**Description of the task:**
In the listing, find every line that has the string "scientific" and copy it.

== Extracted material

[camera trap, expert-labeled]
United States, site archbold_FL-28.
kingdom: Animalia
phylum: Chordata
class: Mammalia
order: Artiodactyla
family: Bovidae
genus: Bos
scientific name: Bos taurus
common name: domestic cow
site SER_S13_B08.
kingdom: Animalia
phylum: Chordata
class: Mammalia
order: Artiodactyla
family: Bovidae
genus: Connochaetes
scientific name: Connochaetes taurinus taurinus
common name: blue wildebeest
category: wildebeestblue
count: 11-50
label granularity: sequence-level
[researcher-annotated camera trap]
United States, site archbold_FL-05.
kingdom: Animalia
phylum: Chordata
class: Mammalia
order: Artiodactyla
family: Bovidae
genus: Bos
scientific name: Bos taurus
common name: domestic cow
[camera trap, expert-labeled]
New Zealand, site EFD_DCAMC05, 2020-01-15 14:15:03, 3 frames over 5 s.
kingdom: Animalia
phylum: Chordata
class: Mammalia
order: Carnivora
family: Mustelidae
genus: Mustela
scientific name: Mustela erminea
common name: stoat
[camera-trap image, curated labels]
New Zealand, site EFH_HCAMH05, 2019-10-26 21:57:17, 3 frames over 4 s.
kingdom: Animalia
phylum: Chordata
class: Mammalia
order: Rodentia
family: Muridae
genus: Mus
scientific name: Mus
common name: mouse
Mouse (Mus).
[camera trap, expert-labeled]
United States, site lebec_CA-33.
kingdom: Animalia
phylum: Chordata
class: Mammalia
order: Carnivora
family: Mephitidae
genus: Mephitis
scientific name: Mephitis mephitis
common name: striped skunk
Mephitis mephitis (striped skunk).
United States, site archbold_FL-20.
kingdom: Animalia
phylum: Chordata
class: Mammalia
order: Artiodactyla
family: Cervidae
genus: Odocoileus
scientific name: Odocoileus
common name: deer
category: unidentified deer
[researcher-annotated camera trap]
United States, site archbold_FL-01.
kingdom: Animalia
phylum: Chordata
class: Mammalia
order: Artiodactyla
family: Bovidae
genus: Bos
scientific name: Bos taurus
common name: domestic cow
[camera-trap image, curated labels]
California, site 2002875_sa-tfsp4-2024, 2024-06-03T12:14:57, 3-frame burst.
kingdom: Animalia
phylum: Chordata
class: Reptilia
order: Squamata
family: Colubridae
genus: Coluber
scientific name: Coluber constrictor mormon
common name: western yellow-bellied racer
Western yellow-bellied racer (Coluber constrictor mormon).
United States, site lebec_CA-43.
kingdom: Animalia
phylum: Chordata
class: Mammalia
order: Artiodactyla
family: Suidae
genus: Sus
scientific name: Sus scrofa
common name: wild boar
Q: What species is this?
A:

====

**Solution for this problem:**
scientific name: Bos taurus
scientific name: Connochaetes taurinus taurinus
scientific name: Bos taurus
scientific name: Mustela erminea
scientific name: Mus
scientific name: Mephitis mephitis
scientific name: Odocoileus
scientific name: Bos taurus
scientific name: Coluber constrictor mormon
scientific name: Sus scrofa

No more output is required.